> Problem details
Instruction for the entries below: return the part that opens with the line containing "Trong câu chuyện" and closes with the line containing "Omarr, J: Justus", exactly, and no pictures.

Web page caption snippets:
━━━━━━━━

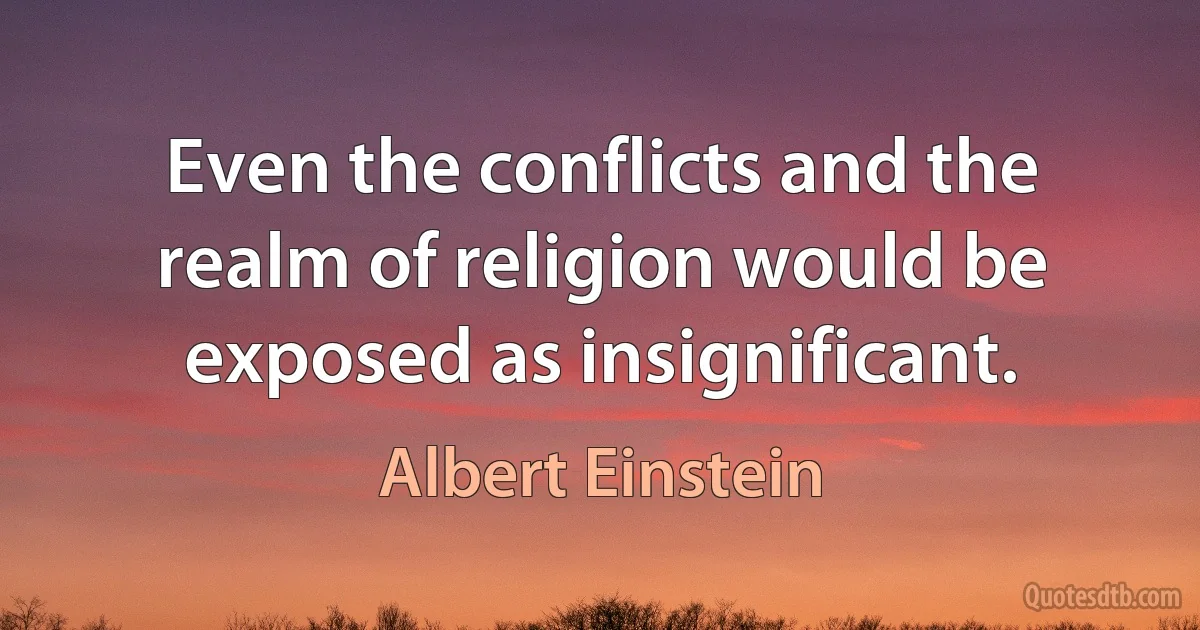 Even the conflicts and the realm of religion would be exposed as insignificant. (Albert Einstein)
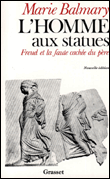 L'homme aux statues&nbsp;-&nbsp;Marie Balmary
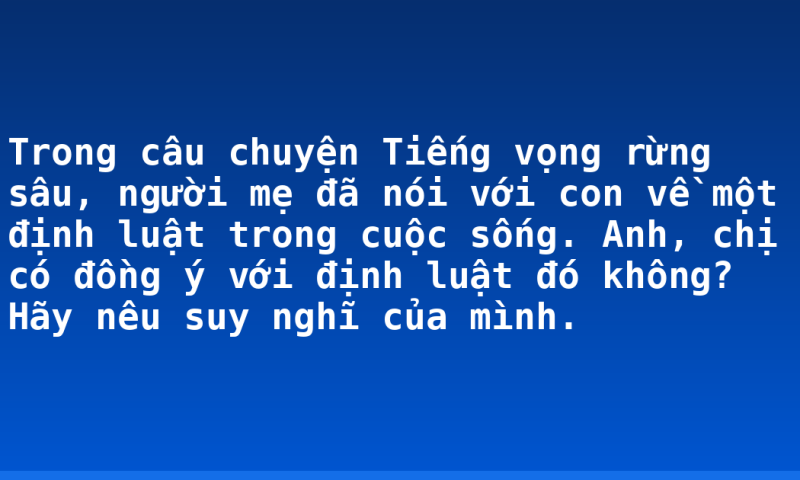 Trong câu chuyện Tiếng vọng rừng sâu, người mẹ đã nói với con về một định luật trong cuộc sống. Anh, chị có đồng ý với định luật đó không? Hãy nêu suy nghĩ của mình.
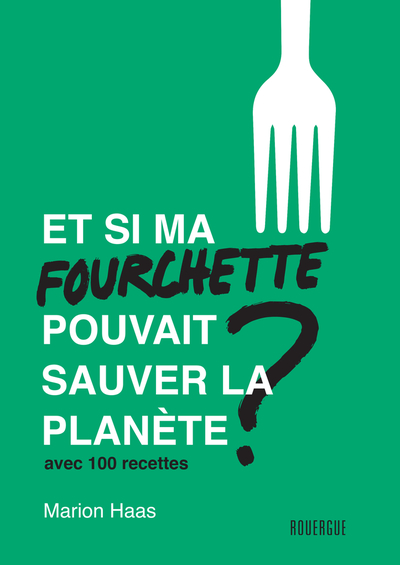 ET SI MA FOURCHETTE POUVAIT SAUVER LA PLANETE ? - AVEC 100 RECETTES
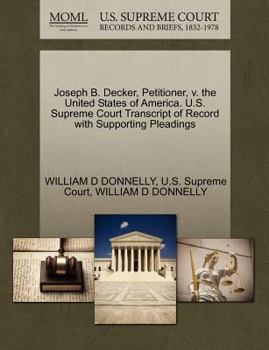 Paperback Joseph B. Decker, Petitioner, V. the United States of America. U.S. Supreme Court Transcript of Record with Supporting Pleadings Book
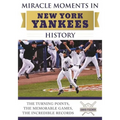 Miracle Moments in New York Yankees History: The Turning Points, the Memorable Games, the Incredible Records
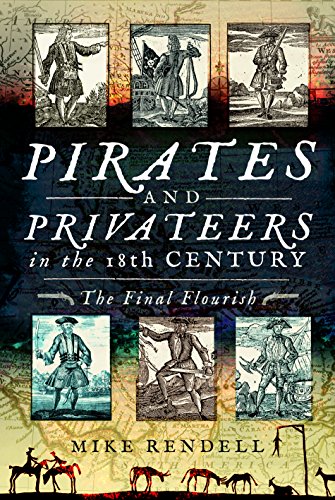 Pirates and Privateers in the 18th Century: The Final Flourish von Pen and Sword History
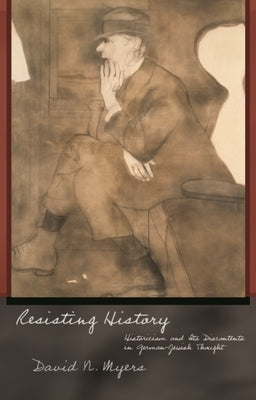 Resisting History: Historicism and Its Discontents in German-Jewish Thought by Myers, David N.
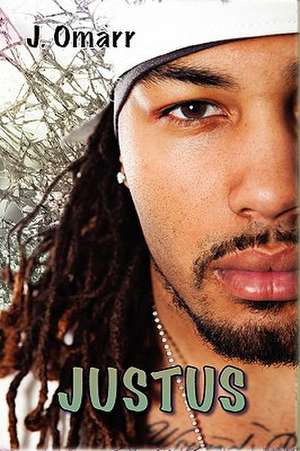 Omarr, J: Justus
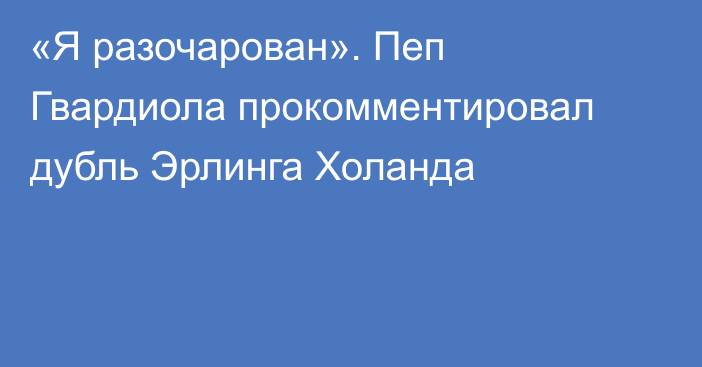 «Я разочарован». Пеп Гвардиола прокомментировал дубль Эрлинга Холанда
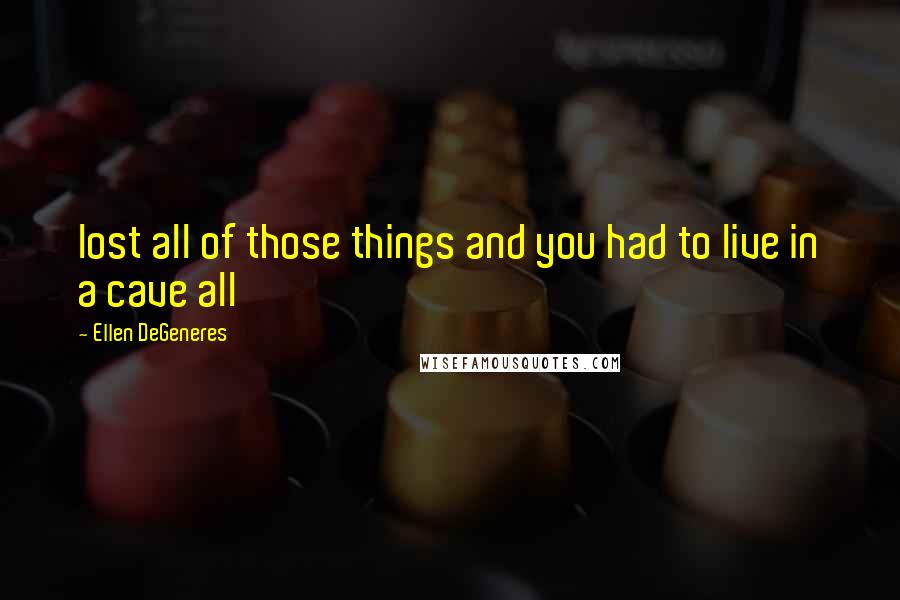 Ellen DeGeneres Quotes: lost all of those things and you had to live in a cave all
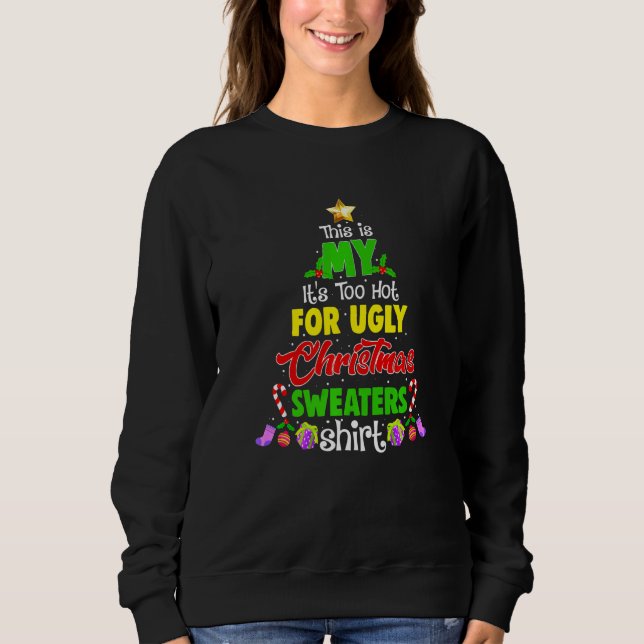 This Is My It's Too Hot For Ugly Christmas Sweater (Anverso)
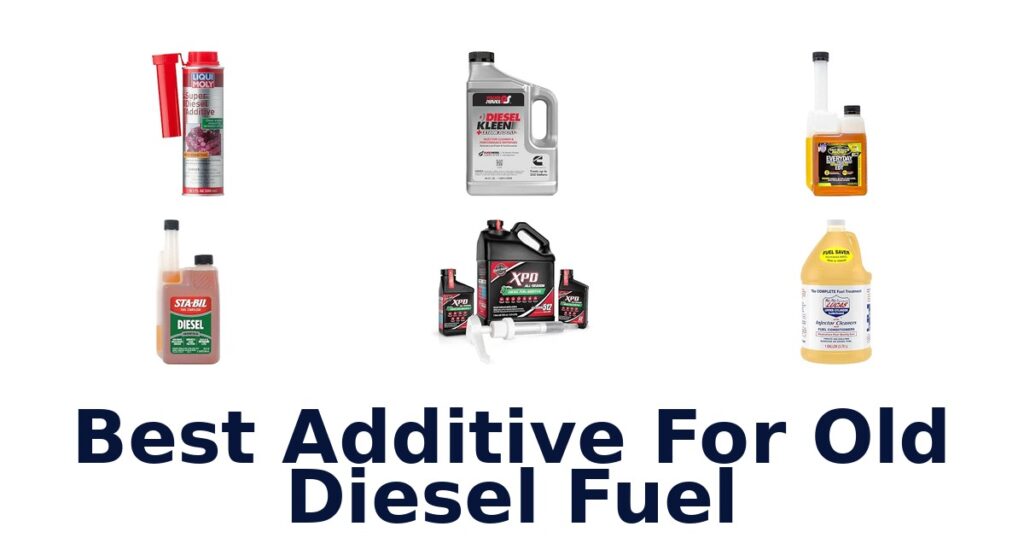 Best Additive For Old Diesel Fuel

━━━━━━━━

> Reply to the task
 Trong câu chuyện Tiếng vọng rừng sâu, người mẹ đã nói với con về một định luật trong cuộc sống. Anh, chị có đồng ý với định luật đó không? Hãy nêu suy nghĩ của mình.
 ET SI MA FOURCHETTE POUVAIT SAUVER LA PLANETE ? - AVEC 100 RECETTES
 Paperback Joseph B. Decker, Petitioner, V. the United States of America. U.S. Supreme Court Transcript of Record with Supporting Pleadings Book
 Miracle Moments in New York Yankees History: The Turning Points, the Memorable Games, the Incredible Records
 Pirates and Privateers in the 18th Century: The Final Flourish von Pen and Sword History
 Resisting History: Historicism and Its Discontents in German-Jewish Thought by Myers, David N.
 Omarr, J: Justus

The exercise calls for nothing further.